## STUDY TEXT
Berg tours Jamestown airport, GRE
U.S. Rep. Rick Berg, R-N.D., toured the renovated Jamestown Regional Airport and Great River Energy’s Spiritwood Station Wednesday. “The airport is immaculate. It’s in great shape,” Berg said following the tours.By: Kari Lucin, The Jamestown Sun
U.S. Rep. Rick Berg, R-N.D., toured the renovated Jamestown Regional Airport and Great River Energy’s Spiritwood Station Wednesday.
“The airport is immaculate. It’s in great shape,” Berg said following the tours.
Jamestown Mayor Katie Andersen, Airport Manager Matt Leitner and Jim Boyd, Jamestown Regional Airport Authority chairman, showed Berg the newly-renovated airport Wednesday morning.
The group discussed the progress Great Lakes Aviation and Delta Air Lines have made on improving service to the airport since a meeting of government and airline officials in Washington, D.C., in June.
Great Lakes has held the U.S. Department of Transportation contract for Essential Air Service for JRA since mid-March, when it took over from Delta Air Lines.
In the immediate wake of the changeover, flight reliability plunged, and only about 50 percent of flights to the JRA were on time. Meanwhile, boardings at JRA collapsed, from 797 in February to just 185 in April.
At the Washington meeting, JRAA officials and government officials — including Berg — gave Delta and Great Lakes a list of problems that needed to be solved, and asked both airlines to respond with specific solutions.
Since then, flight reliability has improved to approximately 80 percent, Leitner told Berg during the tour, and even when planes are late, they are late 15 minutes rather than two, three or four hours.
“We’ve been meeting with Great Lakes and I think we’ve made some progress,” Berg said.
He added that EAS was designed for small communities so that they could increase their boardings to become self-sustaining — and that Jamestown was a good example of what EAS could do.

## EXTRACTED DATA
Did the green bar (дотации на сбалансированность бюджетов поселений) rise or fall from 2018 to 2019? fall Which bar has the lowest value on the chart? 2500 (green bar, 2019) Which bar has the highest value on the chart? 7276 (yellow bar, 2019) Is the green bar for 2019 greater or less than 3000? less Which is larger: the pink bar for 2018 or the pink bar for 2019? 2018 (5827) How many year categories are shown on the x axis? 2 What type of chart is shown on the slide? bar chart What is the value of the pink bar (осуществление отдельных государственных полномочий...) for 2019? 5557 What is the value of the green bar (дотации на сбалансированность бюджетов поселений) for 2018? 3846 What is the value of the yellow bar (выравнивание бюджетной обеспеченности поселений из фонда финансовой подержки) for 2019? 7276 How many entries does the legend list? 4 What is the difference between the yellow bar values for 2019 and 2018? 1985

---

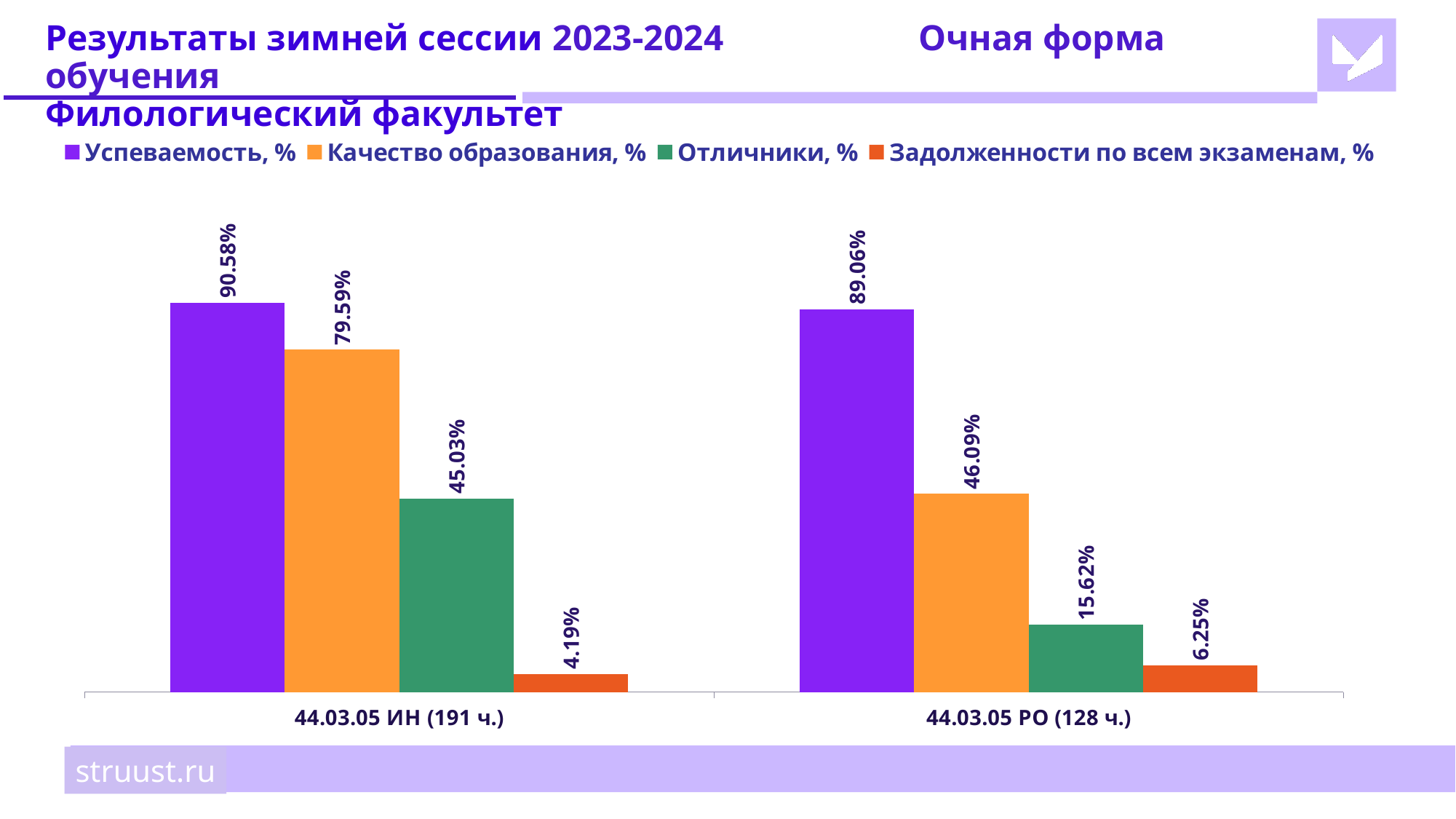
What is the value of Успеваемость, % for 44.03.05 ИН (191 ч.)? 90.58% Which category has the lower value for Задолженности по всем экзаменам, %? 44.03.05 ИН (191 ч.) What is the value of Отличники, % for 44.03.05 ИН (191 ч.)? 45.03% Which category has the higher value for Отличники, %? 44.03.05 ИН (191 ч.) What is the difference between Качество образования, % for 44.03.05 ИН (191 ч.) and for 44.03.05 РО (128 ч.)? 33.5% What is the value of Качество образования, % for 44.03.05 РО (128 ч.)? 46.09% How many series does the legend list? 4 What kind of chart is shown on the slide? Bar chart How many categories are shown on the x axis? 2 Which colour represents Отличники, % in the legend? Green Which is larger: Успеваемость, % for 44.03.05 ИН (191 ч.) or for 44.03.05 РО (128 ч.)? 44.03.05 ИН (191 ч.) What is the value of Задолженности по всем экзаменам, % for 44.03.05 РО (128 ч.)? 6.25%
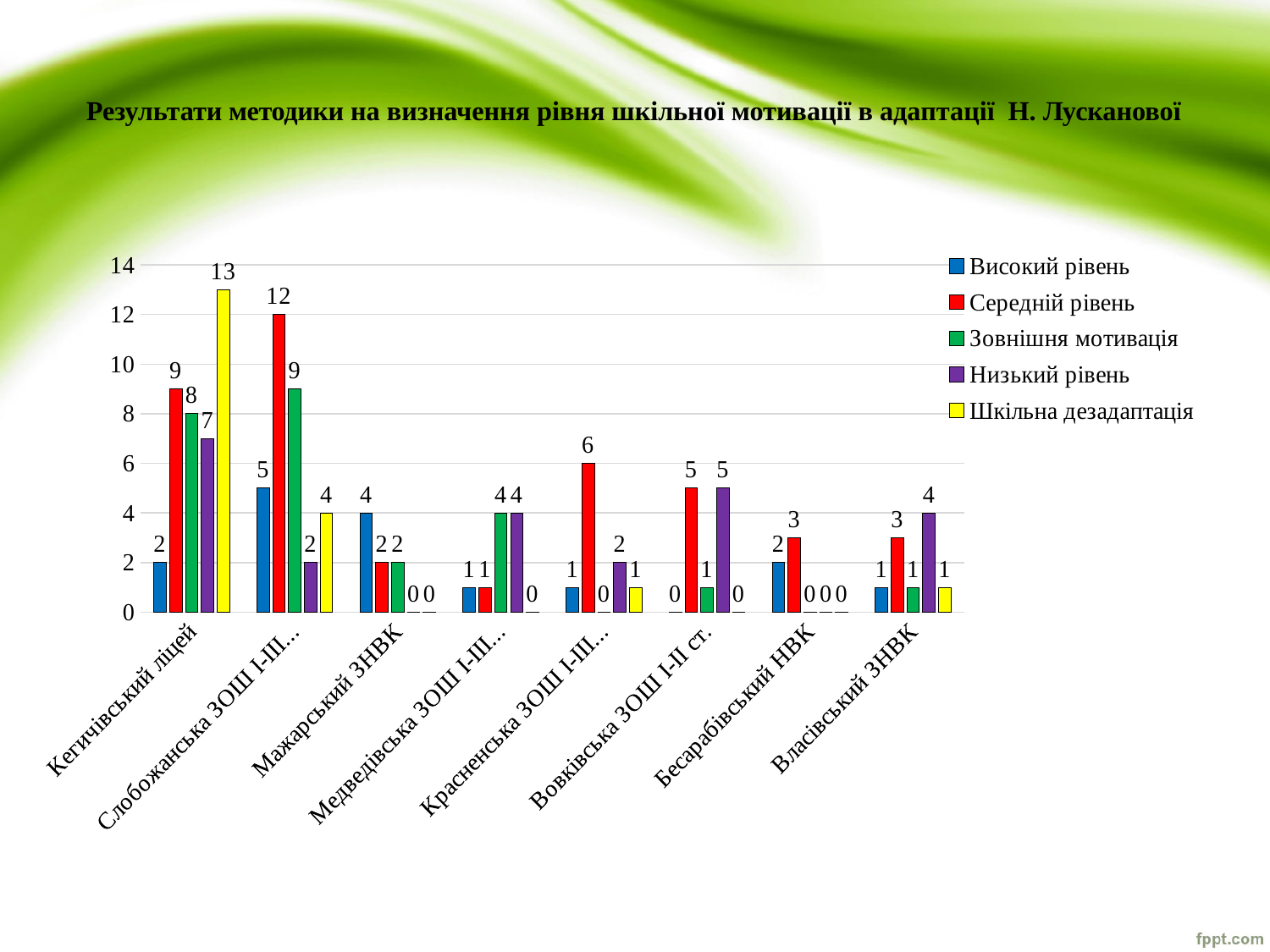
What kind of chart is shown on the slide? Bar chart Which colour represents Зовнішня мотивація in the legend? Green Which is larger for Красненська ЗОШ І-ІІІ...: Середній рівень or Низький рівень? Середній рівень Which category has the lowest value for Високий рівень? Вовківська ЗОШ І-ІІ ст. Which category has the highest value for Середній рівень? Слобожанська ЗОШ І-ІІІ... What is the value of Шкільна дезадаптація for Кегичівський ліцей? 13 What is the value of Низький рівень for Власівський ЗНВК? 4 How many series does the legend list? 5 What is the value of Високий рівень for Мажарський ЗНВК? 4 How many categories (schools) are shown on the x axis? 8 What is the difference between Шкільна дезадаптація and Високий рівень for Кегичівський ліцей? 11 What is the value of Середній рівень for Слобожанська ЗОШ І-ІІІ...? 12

## WHAT YOU HAVE TO DO
Answer from the airport article:
(a) Who chairs the Jamestown Regional Airport Authority?
(b) How many boardings did JRA record in April?
(c) To roughly what level has flight reliability improved, according to Leitner?
Rely only on the airport article for this, not on the rows.

## SOLUTION TO THE PROBLEM
(a) Jim Boyd
(b) 185
(c) About 80 percent